== Text block ==
Located on a tranquil stretch of coast next to the unspoiled beach of Agios Stefanos, the seaside haven of Rocabella Mykonos Art Hotel & Spa is a bright world of contemporary design. The restaurant at Rocabella Mykonos offers a creative version of the New Greek cuisine that is in harmony with both the environment and the restaurant’s theme. It is the picture-perfect place to indulge your culinary senses with magnificent views over a sea of turquoise and the picturesque town of Mykonos. Bon appetit, or as the Greek say—καλή όρεξη!
Read Francesca’s review of Rocabella Mykonos Art Hotel & Spa here.
Ingredients for Pancetta
1 pork pancetta (average size of 1 kg without bone and without the skin)
Ingredients for Tomato Marmalade
200 grams of tomatoes
60 grams of fresh onion
20 grams of capers
Ingredients for Salad
15 crithmum leaves
2 beetroot
2 tablespoons of olive oil
½ teaspoon of salt
Ingredients for Chickpea Puree
500 grams of chickpeas (soak in water the night before)
===
== Material shown ==
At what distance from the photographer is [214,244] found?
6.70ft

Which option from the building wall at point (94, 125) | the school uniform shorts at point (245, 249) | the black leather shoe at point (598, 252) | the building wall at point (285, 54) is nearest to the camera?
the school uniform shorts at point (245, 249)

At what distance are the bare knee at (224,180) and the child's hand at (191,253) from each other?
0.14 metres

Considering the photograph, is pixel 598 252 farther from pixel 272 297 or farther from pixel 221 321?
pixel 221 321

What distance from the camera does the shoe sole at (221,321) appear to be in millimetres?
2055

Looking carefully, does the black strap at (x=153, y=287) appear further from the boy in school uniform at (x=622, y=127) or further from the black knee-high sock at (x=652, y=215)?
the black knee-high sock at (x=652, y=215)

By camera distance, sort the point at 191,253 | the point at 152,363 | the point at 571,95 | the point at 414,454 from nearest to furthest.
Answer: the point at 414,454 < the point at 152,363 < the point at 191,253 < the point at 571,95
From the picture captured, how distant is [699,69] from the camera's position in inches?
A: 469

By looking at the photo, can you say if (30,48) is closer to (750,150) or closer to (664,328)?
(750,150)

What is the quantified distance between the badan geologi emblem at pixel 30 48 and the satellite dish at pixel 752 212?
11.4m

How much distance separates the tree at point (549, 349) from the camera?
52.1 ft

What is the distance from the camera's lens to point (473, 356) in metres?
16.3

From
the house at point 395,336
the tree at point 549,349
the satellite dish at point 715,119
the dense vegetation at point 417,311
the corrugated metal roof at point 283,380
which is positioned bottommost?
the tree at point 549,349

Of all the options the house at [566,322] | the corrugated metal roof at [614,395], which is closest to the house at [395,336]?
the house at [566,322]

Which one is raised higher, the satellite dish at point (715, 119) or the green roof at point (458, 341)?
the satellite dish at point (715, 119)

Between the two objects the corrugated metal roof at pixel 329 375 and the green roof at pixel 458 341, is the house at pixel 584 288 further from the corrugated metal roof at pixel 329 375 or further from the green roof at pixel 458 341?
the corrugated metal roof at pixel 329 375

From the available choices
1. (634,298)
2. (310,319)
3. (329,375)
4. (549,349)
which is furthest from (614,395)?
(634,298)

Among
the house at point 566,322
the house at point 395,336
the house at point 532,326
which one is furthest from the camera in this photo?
===
» **Set of tasks**:
A) In the recipe text, rewrite the passage between "Read Francesca’s review" and "the night before)", inclusive, changing "Ingredients" to "What You Need" wherever it appears.
B) Based on the recipe text, does each statement agree with it? Answer yes or no and quote the words that decide it. (i) The chickpeas are to be soaked in water the night before. (ii) The tomato marmalade calls for 40 grams of capers. (iii) The hotel sits next to the beach of Agios Stefanos.
C) According to the recipe text, how much olive oil goes into the salad?

» **Problem solutions**:
A)
Read Francesca’s review of Rocabella Mykonos Art Hotel & Spa here.
What You Need for Pancetta
1 pork pancetta (average size of 1 kg without bone and without the skin)
What You Need for Tomato Marmalade
200 grams of tomatoes
60 grams of fresh onion
20 grams of capers
What You Need for Salad
15 crithmum leaves
2 beetroot
2 tablespoons of olive oil
½ teaspoon of salt
What You Need for Chickpea Puree
500 grams of chickpeas (soak in water the night before)

B)
(i) Yes: "500 grams of chickpeas (soak in water the night before)"
(ii) No: "20 grams of capers"
(iii) Yes: "next to the unspoiled beach of Agios Stefanos"

C) 2 tablespoons